BMS paper leak: Will decide on re-exam after police probe, says Mumbai university
A committee appointed by the university is also investigating the incidentUpdated: Nov 18, 2017 14:46 IST
A day after a student was caught with a copy of a Bachelor of Management Studies (BMS) paper on her mobile phone, University of Mumbai (MU) said that the decision to conduct a re-examination will be taken after the police enquiry and the university’s internal probe.
Speaking to HT, Arjun Ghatule, in-charge director, board of examination and evaluation at MU, said that the university is awaiting the results of an enquiry by the city police. Meanwhile, a committee appointed by the university is also investigating the incident.
"We will soon receive the reports from police as well as our own committees. Once the timing of the papers being posted on social media is ascertained, it will be clear whether it was a 'leak' or not. Based on that, we will decide whether to conduct a re-examination," he said. He added that if a college is found to be responsible for the leak, action will be taken against it.

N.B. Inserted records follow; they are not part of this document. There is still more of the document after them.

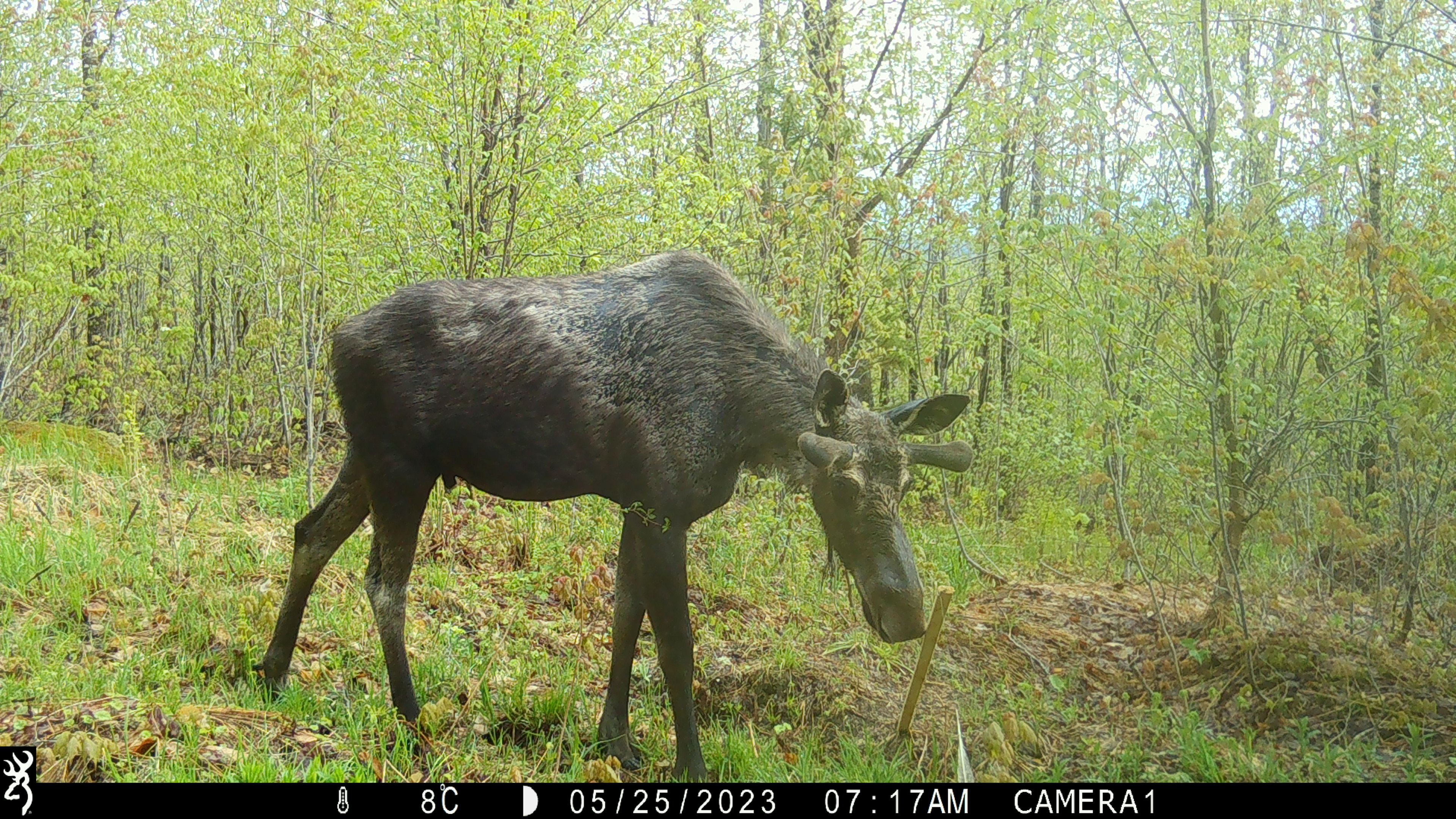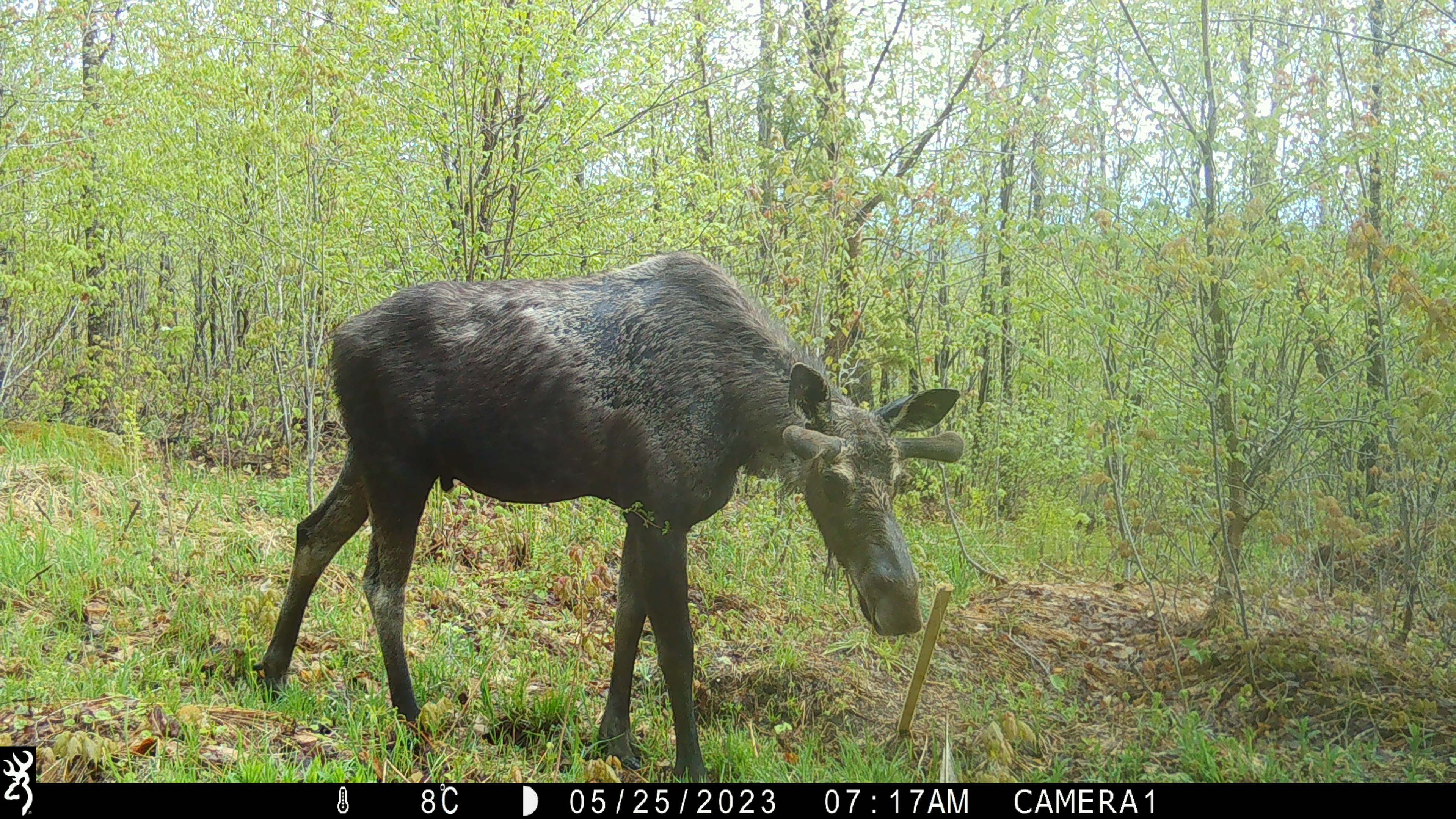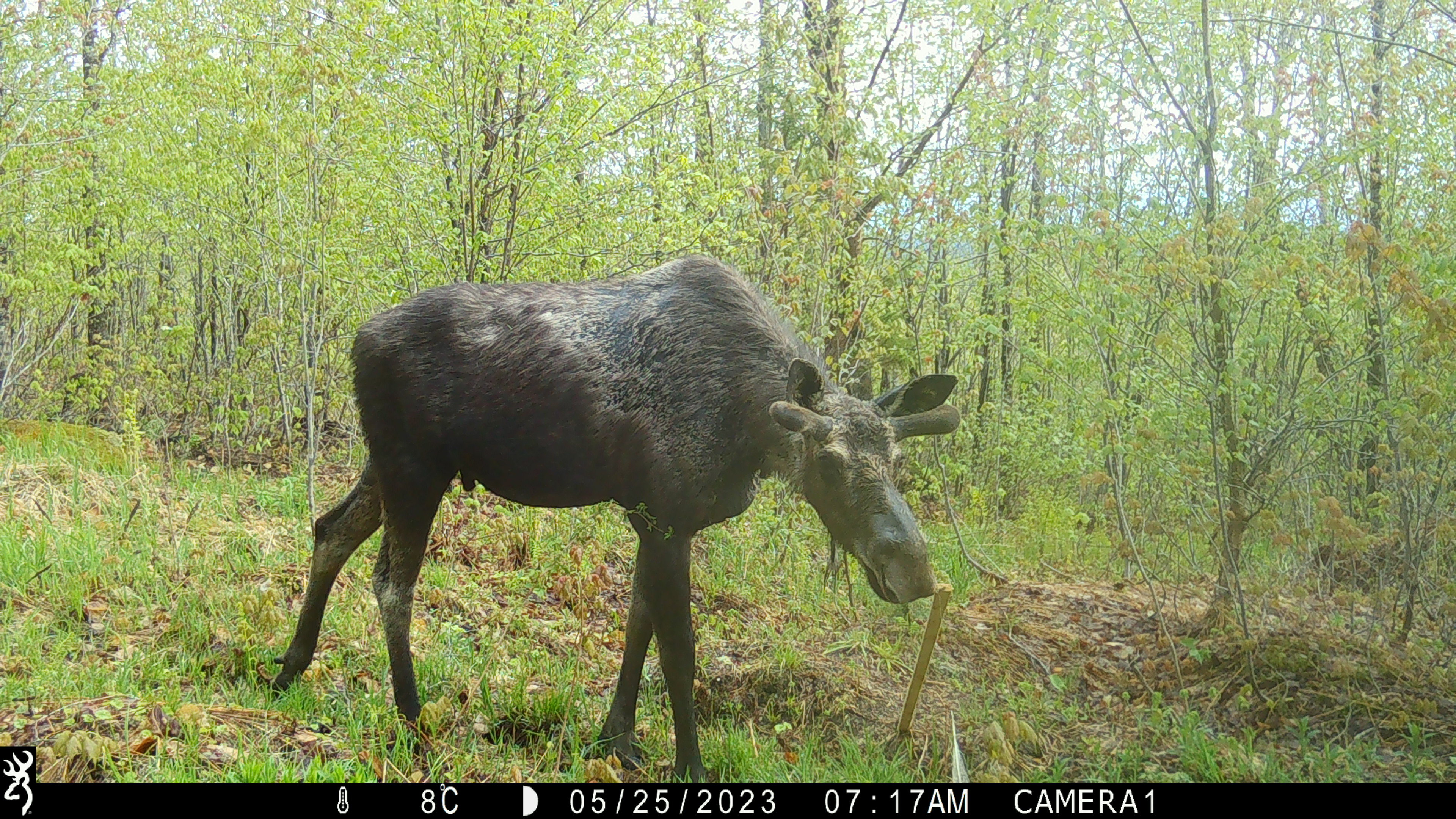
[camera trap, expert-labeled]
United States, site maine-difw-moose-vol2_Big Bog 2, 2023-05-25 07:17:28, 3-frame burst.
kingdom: Animalia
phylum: Chordata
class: Mammalia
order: Artiodactyla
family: Cervidae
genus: Alces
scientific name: Alces alces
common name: moose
Moose (Alces alces).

A university official, however, suggested that there won’t be a re-examination as the paper didn't seem to have reached many students.
On Thursday, MVM College in Andheri caught a student from a Vile Parle college carrying a mobile phone during Marketing: E-commerce & Digital Marketing paper of BMS fifth semester examination, 45 minutes after the paper started at 11am. The phone had a copy of the paper on it. The college filed a complaint against the student at Amboli police station.
A day earlier HT had reported that several fifth semester BMS papers, held between Monday and Wednesday, were 'leaked' on a social media platform more than an hour before the examination.
The university sends the papers to exam centres online through its Digital Exam Paper Delivery System (DEPDS), which was introduced in 2013 in the wake of several paper leak incidents. The colleges receive a password to download the question papers from an MU portal, usually one and half hours before the paper starts. The papers are then printed by the college and distributed among the students.
Ghatule said that MU's online paper delivery method is a foolproof system with many in-built security features. "There's no problem in the technology. The leaks occur when humans get involved. But one will have to trust humans," he said.
Last year, a BMS paper was similarly ‘leaked’ on social media 30-40 minutes before the examination. No culprit of the incident was identified.